What is needed :: Reproduce the records below word for word, omitting the pictures.

-- start Information given --

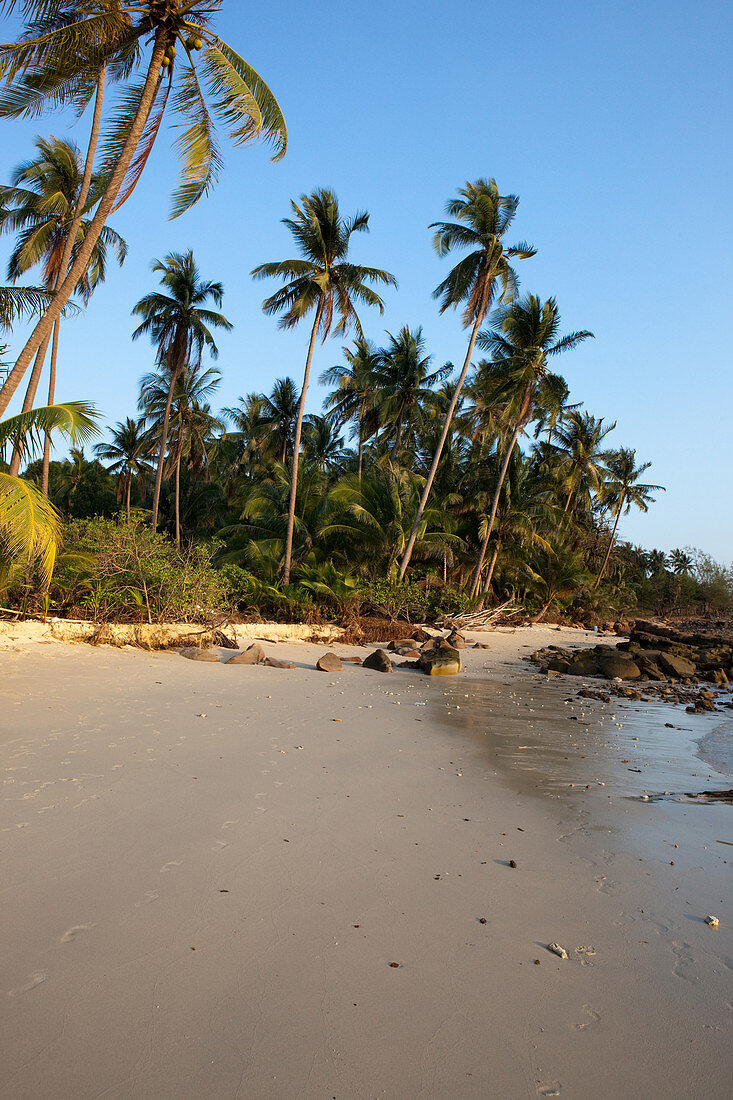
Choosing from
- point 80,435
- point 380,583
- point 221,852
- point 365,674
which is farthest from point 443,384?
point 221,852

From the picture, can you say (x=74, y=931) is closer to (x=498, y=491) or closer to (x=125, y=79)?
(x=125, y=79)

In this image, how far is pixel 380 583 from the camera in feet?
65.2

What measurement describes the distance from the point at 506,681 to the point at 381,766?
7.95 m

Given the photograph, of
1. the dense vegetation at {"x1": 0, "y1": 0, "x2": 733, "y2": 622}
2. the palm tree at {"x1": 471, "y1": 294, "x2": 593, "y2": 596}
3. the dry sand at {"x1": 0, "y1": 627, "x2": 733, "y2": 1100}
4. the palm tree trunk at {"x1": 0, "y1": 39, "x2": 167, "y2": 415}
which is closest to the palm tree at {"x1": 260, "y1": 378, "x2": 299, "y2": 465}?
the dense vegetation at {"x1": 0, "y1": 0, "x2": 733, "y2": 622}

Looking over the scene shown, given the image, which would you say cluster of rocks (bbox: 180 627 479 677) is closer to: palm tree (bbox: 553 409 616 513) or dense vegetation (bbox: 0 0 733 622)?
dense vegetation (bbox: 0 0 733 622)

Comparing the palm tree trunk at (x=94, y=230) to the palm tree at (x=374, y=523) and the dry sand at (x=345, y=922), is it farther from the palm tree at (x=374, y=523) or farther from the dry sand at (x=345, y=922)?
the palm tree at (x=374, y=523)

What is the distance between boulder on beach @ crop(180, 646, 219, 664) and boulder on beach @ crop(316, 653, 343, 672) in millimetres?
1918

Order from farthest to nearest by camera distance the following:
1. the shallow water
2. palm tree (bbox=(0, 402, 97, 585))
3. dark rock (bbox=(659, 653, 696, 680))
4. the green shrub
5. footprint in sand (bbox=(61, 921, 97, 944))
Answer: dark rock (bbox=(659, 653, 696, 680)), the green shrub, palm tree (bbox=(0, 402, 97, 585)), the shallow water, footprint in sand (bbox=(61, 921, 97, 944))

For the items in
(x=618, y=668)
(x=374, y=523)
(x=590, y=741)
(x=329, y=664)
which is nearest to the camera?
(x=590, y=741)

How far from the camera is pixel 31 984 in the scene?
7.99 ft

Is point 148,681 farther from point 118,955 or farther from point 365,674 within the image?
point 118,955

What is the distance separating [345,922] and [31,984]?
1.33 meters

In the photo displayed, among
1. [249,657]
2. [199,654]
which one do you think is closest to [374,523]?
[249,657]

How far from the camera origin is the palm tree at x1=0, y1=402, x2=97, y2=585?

-- end Information given --

Completed exercise ::
Choosing from
- point 80,435
- point 380,583
- point 221,852
- point 365,674
which is farthest from point 443,384?
point 221,852

From the picture, can you say (x=74, y=931) is closer to (x=498, y=491) or closer to (x=125, y=79)?
(x=125, y=79)

In this image, how far is pixel 380 583 from the camera in feet?
65.2

What measurement describes the distance from the point at 506,681 to the point at 381,766?
7.95 m

Given the photograph, of
1. the dense vegetation at {"x1": 0, "y1": 0, "x2": 733, "y2": 622}
2. the palm tree at {"x1": 471, "y1": 294, "x2": 593, "y2": 596}
3. the dry sand at {"x1": 0, "y1": 627, "x2": 733, "y2": 1100}
4. the palm tree trunk at {"x1": 0, "y1": 39, "x2": 167, "y2": 415}
which is closest to the palm tree at {"x1": 260, "y1": 378, "x2": 299, "y2": 465}?
the dense vegetation at {"x1": 0, "y1": 0, "x2": 733, "y2": 622}

Looking over the scene shown, given the image, which would you say cluster of rocks (bbox: 180 627 479 677) is closer to: palm tree (bbox: 553 409 616 513) or dense vegetation (bbox: 0 0 733 622)?
dense vegetation (bbox: 0 0 733 622)

Comparing the palm tree trunk at (x=94, y=230) to the palm tree at (x=374, y=523) and the dry sand at (x=345, y=922), is it farther from the palm tree at (x=374, y=523) or farther from the dry sand at (x=345, y=922)?
the palm tree at (x=374, y=523)

What is the distance between boulder on beach @ crop(180, 646, 219, 664) and boulder on beach @ crop(316, 653, 343, 672) in millimetres?
1918

Order from farthest to nearest by camera distance the following:
1. the shallow water
2. palm tree (bbox=(0, 402, 97, 585))
3. dark rock (bbox=(659, 653, 696, 680))
4. the green shrub
5. footprint in sand (bbox=(61, 921, 97, 944))
Answer: dark rock (bbox=(659, 653, 696, 680)), the green shrub, palm tree (bbox=(0, 402, 97, 585)), the shallow water, footprint in sand (bbox=(61, 921, 97, 944))

For the items in
(x=618, y=668)
(x=374, y=523)
(x=590, y=741)
(x=329, y=664)
which is nearest to the camera?
(x=590, y=741)

How far from the camera is pixel 31 984 in the scene?
7.99 ft

Is point 148,681 farther from point 118,955 or farther from point 365,674 within the image?
point 118,955

What is the distance separating [345,922] and [31,984]?
1.33 meters

In the photo displayed, among
1. [249,657]
2. [199,654]
which one do you think is closest to [374,523]?
[249,657]

How far from the camera origin is the palm tree at x1=0, y1=402, x2=97, y2=585?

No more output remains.